Forests, lakes, mountains and nothing else: Scary!

We set off from Hyder at 8am. After entering Canada – Hyder’s on the border – we drove through a small town and then rode for 150 miles without seeing any habitation and only a few vehicles! Indeed for the next 250 miles we passed no towns or hamlets and just a very few motels and petrol stations. All we saw was massive lakes, massive mountains and massive forests. My motorbike friends may joke about the enormous petrol tank on my bike but they wouldn’t if they were out here!

Not sure what I think about Canada. The people are friendly and the prices of things OK, but its vastness and desolateness makes it only suitable for a certain kind of person I guess – suspect that’s why most of its population just live in a few cities mainly on the East coast. Also the wild life seems to be in hiding as far as I’m concerned. Just one moose today! I also wonder if it’s a bit over hyped for you see people casually cycling around miles from anywhere without a care in the World?

Tomorrow we chug towards Alaska – again. 400 miles to Haines Junction: Oh, by the way, I’m currently in the Yukon at Watson Lake and riding through the Yukon all tomorrow. By tomorrow night we’ll have done nearly 3000 miles and be quite near the half way point which, frankly, I’m looking forward to.
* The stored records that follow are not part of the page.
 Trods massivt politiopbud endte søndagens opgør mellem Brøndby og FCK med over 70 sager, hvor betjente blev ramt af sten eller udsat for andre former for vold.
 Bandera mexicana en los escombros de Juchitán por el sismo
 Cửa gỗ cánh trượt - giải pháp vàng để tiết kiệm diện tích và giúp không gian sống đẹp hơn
The jury’s still out as to whether I’ll do the Dalton Highway to Prudhoe Bay. I’ll more or less definitely do the first 250 miles of it to Wiseman but after that its 250 miles of packed dirt road!
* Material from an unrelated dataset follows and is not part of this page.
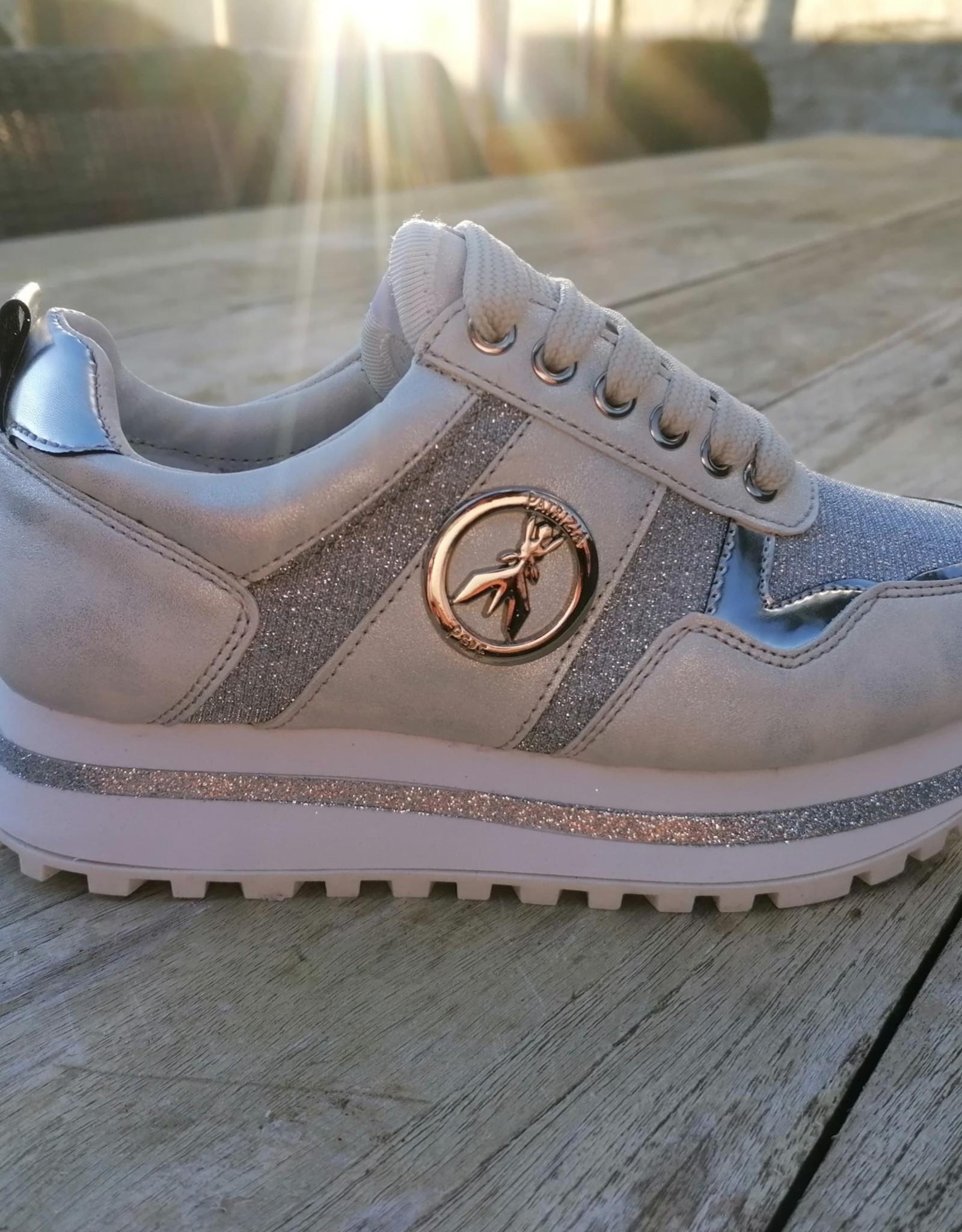 Patrizia Pepe Patrizia Pépé sneaker in zilvertinten hoge zool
Indeed the roads are surprisingly good over here – please touch wood for me. A couple of guys were here 3 years ago and both are surprised how much new road has been laid. Let’s hope it continues.
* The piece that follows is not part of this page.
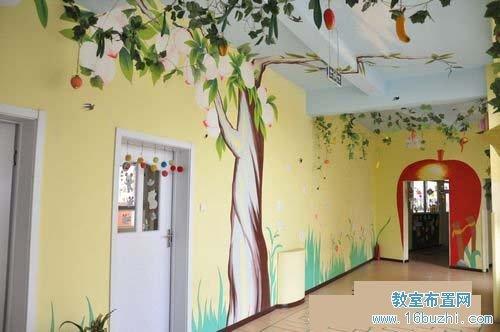 幼儿园走廊墙绘:蟠桃树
I’m staying in weird place tonight, ‘The Airforce Lodge’, which is the last remaining one of its type. It’s a prefabricated building designed to house American transit pilots who flew new American war planes to Fairbanks where they gave them to Russian pilots who flew them on to Russia and used them to fight the Germans in WW2. Apparently there were thousands of these lodges the caretaker said – this one has been completely refurbished. Quite an irony that the caretaker is a good German from Hannover!